In a letter to the Courier-Journal following his defeat in 1934, dean emeritus Alvin E. Evans of the University of Kentucky College of Law wrote about Dietzman's place in the state's judicial history: "Judge Dietzman's opinions and his reasoning powers rank favorably with any judge who ever sat on the bench of the highest court in Kentucky ... [h]e performed a conspicuous service upon the bench. No problem or point of view found him cold. He is a sound, liberal, industrious and brilliant lawyer."

A portrait of Dietzman was presented to the Kentucky Court of Appeals by his wife in 1945.

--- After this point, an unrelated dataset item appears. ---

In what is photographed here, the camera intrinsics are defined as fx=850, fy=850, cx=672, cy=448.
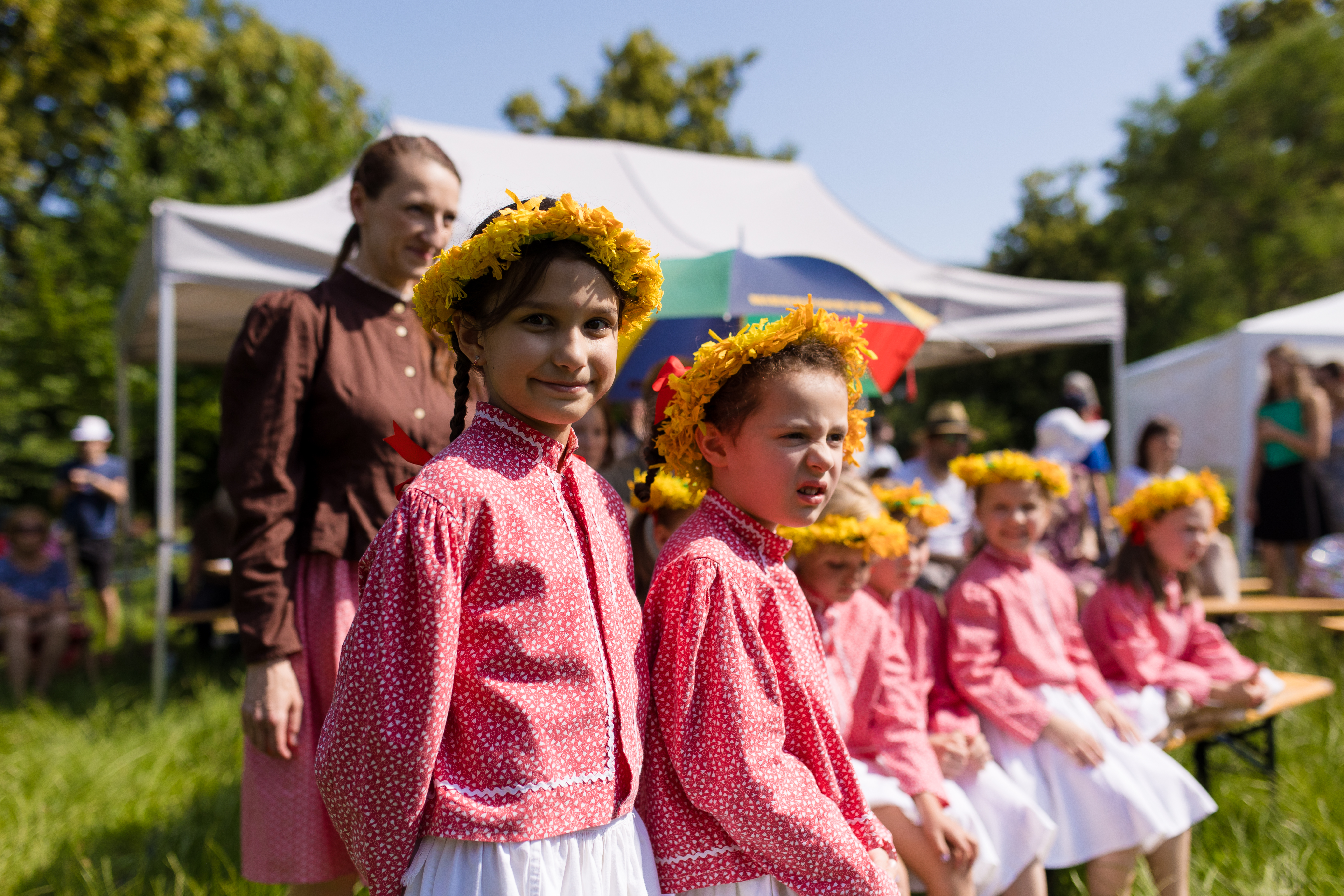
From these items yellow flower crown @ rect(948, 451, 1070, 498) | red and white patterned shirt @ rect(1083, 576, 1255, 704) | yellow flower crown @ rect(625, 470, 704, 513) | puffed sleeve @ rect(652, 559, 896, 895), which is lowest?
red and white patterned shirt @ rect(1083, 576, 1255, 704)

In November 1963, Governor Bert Combs called the General Assembly into a special session in-part to address issues which had become prevalent concerning Kentucky's judicial branch. Among them, Combs called for judiciary elections to be made nonpartisan, citing the electoral defeats of Dietzman and Simeon Willis as depriving the state of "two of our ablest appellate judges" due to "a shift in party strength –– a shift which ha[d] no relation to their individual capacities as judges." While not enacted during that special session, nonpartisan judicial elections later became law as part of the judicial reform article of 1976.

== Publications ==

=== Articles ===

- Dietzman, Richard Priest, "The Practice Act of 1930." Kentucky Law Journal 22, no. 1 (1933): 92–98.
- Dietzman, Richard Priest, "Constitutional Limitations on Public Indebtedness." Kentucky Law Journal 20, no. 1 (1931): 75–92.
- Dietzman, Richard Priest, "The Kentucky Law Reports and Reporters." Kentucky Law Journal 16, no. 1 (1927): 16–27.
- Dietzman, Richard Priest, "The Four Constitutions of Kentucky." Kentucky Law Journal 15, no. 2 (1927): 116–127.

=== Book reviews ===

- Dietzman, Richard Priest, “The Critical Court Struggle in Kentucky, by Arndt M. Stickles.” Kentucky Law Journal 18, no. 2 (1930): 199–200.

=== Books ===

- Carroll, John D., and Richard Priest Dietzman. Carroll’s Kentucky Statutes Annotated. 8th ed. Edited by William Edward Baldwin. Banks-Baldwin Publishing Company, 1933.